Энн с Уэйдом сидят за фортепиано. Она переворачивает страницы с нотами, которые с каждой неделей становятся все проще. Еще совсем недавно он играл обеими руками. А вскоре уже едва мог сыграть детскую песенку одной рукой. Медленно, пока недели сменяли друг друга, а на дворе становилось все холоднее, она переворачивала страницы в обратном порядке. Так они вернулись туда, откуда началось их знакомство, когда он еще не знал названий нот, радовался каждой маленькой победе. Он хлопал себя по бедру: раз-два-три, раз-два-три. Но потом и это стало для него слишком трудно. И Энн вынуждена была убрать метроном.
Энн – единственный в Пондеросе педагог по фортепиано, и ради уроков с ней – за красивым инструментом Мэй, который Энн не без труда поддерживает в рабочем состоянии, – люди готовы ездить по длинной горной дороге весной, летом и осенью. В этом году продолжать занятия зимой захотели трое: пожилая женщина, старичок и молодая мать по имени Джо. Уэйд регулярно расчищает для них дорогу, хотя после каждого снегопада работать приходится по нескольку часов, а плата за уроки едва покрывает расходы на бензин. Но она уже давно преподает не ради денег.

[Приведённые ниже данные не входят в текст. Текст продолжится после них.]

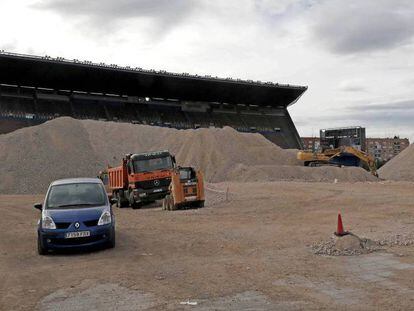 Obras de demolición del estadio Vicente Calderón. En vídeo, un timelapse de las obras.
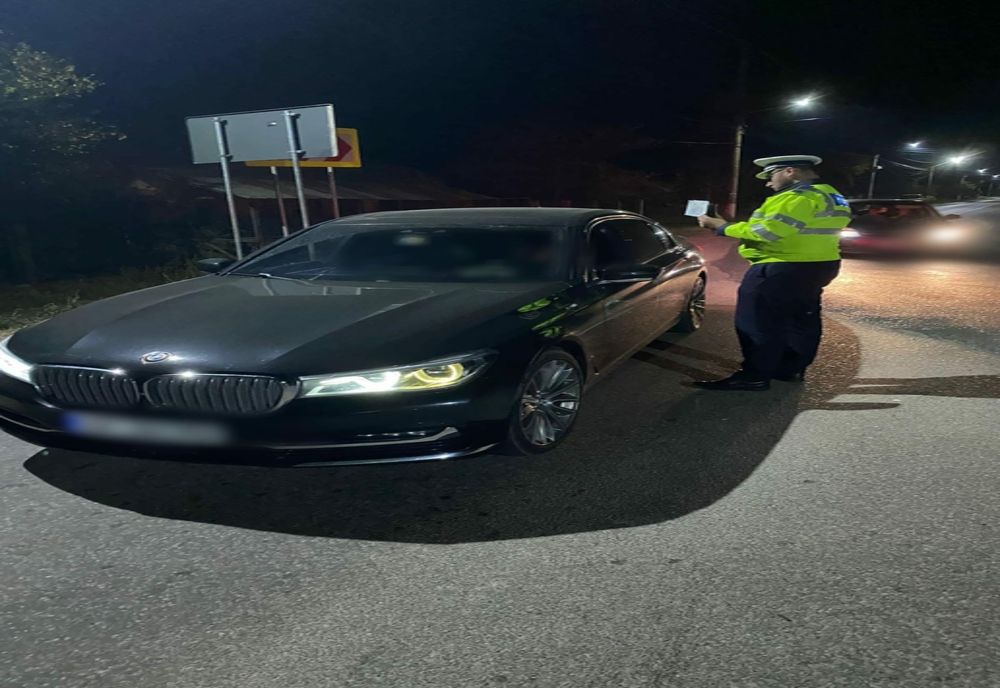 Giurgiu. Poliţiştii au reţinut 34 permise şi au aplicat 177 amenzi în urma unor razii în trafic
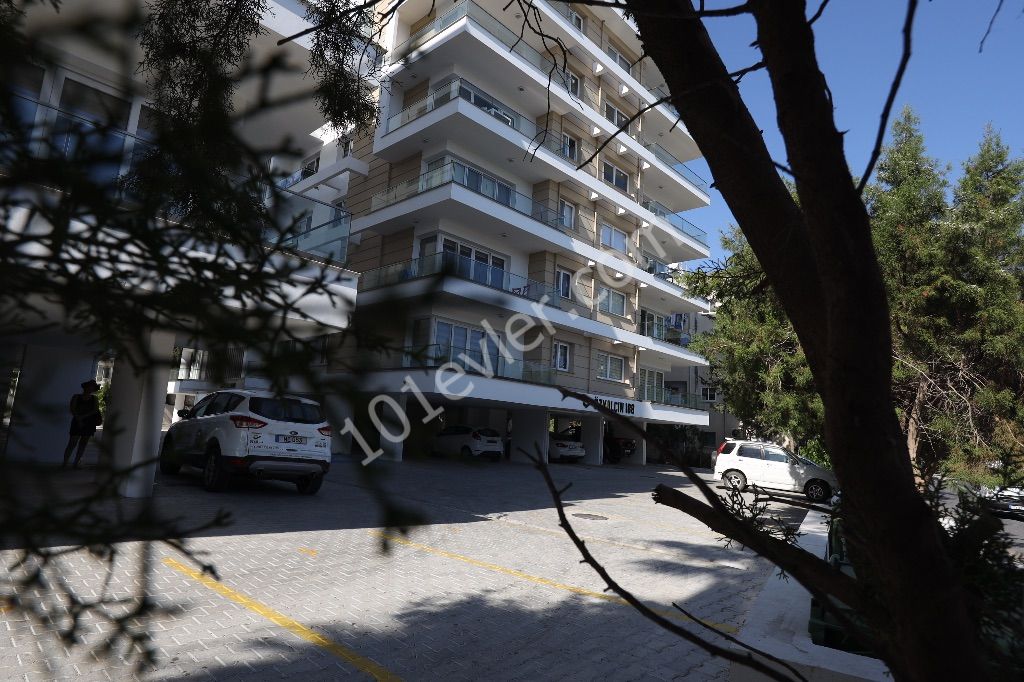 3 Bedroom Apartment For Sale in Kyrenia City Center - Puente by Özyalçın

В последние годы Энн стала брать на прогулку собак и ходить за трактором, пока Уэйд расчищает сугробы. Ей так спокойнее, а то вдруг у него за рулем случится приступ и он покалечится. Теперь все непредсказуемо, и нельзя сказать точно, с чем он справится, а с чем нет. Технические навыки, похоже, не пострадали – он по-прежнему легко управляет трактором и искусно делает ножи. Ему спокойно можно доверить бензопилу, машину, печку, шлифовальный станок. Но не стиральную машину, телефон или душ. Он разучился обращаться с ее телом. Позабыл все, чему она учила его о себе и своих наслаждениях, копошится в постели, будто в первый раз.
Он не знает, что Энн ходит за трактором, чтобы за ним следить. Он думает, она просто хочет составить ему компанию, и его это радует. Долгая прогулка всегда идет ей на пользу.
Заодно она учится управлять трактором. Смотрит, как Уэйд работает, внимательно изучает все тонкости, чтобы, когда придет время, подменить его у руля. Она сама будет сгребать снег.
Расчистив дорогу, он всегда останавливается у подножия горы и машет ей рукой. Она забирается в ковш и, свесив ноги, крепко хватается руками за край, тогда Уэйд опускает рычаг и ковш поднимает ее в воздух. То еще зрелище. Каждый раз, когда она оглядывается на Уэйда, он смеется себе под нос над таким необычным способом транспортировки жены. Она и сама улыбается. Она едет в ковше всю дорогу до дома, а собаки лениво гонятся за ней, игриво покусывая ее ботинки.